> **本文抜粋**:
· · · · ·

危うく忘れるところだったが、谷村は今日は1曲目から声がちゃん
と出ているような印象を受ける。

よく見るとピアノの外装が木目である。なんか珍しい感じ。

1曲目が終わると、オルガンとパーカッションの人が袖へ引っ込ん
でステージ上は谷村と山崎だけになる。谷村は一通り客席に愛想を
振りまいてからピアノに戻る。

谷村「じゃ、いきましょうか」ではじめて前奏数小節目でいきなり
「あっごめん間違えちゃった」でぽろぽろと違うフレーズを弾いて
手を慣らしてから、改めて2曲目。

2. Home Again (Carole King)

カバーが続く。先の展開がますます期待される。ひょっとすると今
日のライブは非常に充実したものになるのではあるまいか。

(挨拶)
谷村「(山崎に)緊張してる? あたしもうばくばく。」
山崎はまだ硬い感じ(歌を除く)。

3. Time After Time (Cyndi Lauper)

何というか、山崎ってハードヒッターなのかな。いや、ハードヒッ
ターという言葉が意味をなしているかどうかは甚だ自信がないのだ
けれど、スチール弦のアコースティックギターに対して、ピックで
も指でもぱちぱちと強力に弾いているような感じを受ける。その上
時折ハンマリングをはさんで音を短く切ったりしてなおさらそのよ
うな感じを強くさせる。

(MC - 山崎「おしゃべり・ターイム!」どんなキャラクターやねん)
谷村「ガールポップって書いてあるけど嘘です。私たちデュオグルー
プを組んだのよね。」バンド名を徹夜で考えたのよね、EBTGとか、
バック&タティとか、という振りに山崎「サイモンガー&ファンク
ルとかね。徹夜で考えてそれかい。」と自分で突っ込み、谷村「じ
わじわ受けてるよ、よかったね。」喜ぶ山崎。

山崎の紹介。吉本興業の山崎邦正ではない。谷村が町で聞いた「中
華料理」の曲の主を探し当てて九州まで聞きに行ったところ、話が
弾んで今日のような企画が実現することになった。

ここまでにやった3曲の紹介。これら3曲の選曲は山崎であるらしい。

しゃべりの合間合間、要所要所に、あるいは言葉に詰まると山崎は
3フィンガーでのギターのフレーズをはさむ。それがしゃべりの合
いの手のようにいいタイミングで話をつないで行く。うまいしゃべ
りではないのだがこの合いの手のおかげで気持ちよく聞ける。

· · · · ·

> **提供資料**:

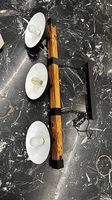     Hängelampe aus Holz mit 3 Leuchten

· · · · ·

> **練習問題**:
1) ライブの記録によると、谷村は「中華料理」の曲の主を探し当てた後、どこまで聞きに行ったか。
2) ライブの記録の中で、徹夜で考えたバンド名として挙げられている名前をすべて書き出しなさい。
3) ライブの記録を、最後の文の後から書き継ぎなさい。

> **解答一覧**:
1) 九州まで聞きに行った。

2) EBTG、バック&タティ、サイモンガー&ファンクル

3)
4. 週末には食事をしよう (山崎)

持ち歌で強烈に押し出される山崎のキャラクター。パワー全開の山
崎にしばし圧倒される。バンド名をいろいろ考えた話の続きで、
「伊達公子」という名前もよかったのだが昨日の試合で伊達がグラ
フに負けて没になり、山崎「谷村有美と土曜ワイド劇場」

5. あなたに出逢えて (谷村)

アコースティックなアレンジの谷村の曲の今日最初の曲。いい。

(MC)
話の主導権を山崎に渡すと山崎は続かなくて困ってしまう。どうも
谷村は本物の関西人が相手だと適切なタイミングで突っ込めないよ
うである。

「週末には…」にからめた話から山崎の彼女関係へ。客席から「会っ
てないの? 最低」などといった突っ込みが入ったらしい。慌てる山
崎。

今日のバンドは山崎がバンマスであるとのこと。

6. MOON (谷村)

谷村はピアノを離れて立って歌う。山崎のギターで聞くMOONも岩見
さんのギターに負けず劣らずよい。

谷村からのリクエストということで、新しいシングルで、谷村の気
に入っている曲として紹介する次の曲。

7. One more time, one more chance (山崎)

やはり圧倒される。今日の主役は山崎で谷村がおまけのような気さ
えしてくる。

8. セロリ (山崎)

谷村がタンバリンを叩いたのが確かこの辺だったような気がする。

山崎の曲には食べ物の曲が多い。山崎自身も厨房に立つ仕事をした
ことがあるらしい。自宅でもよく料理をするとのこと。

そして、山崎からのリクエストとして紹介される次の曲。

9. 雪の朝 (谷村)

谷村は立って歌っている。ピアノは先にオルガンとキーボードに入っ
ていた人が演奏している。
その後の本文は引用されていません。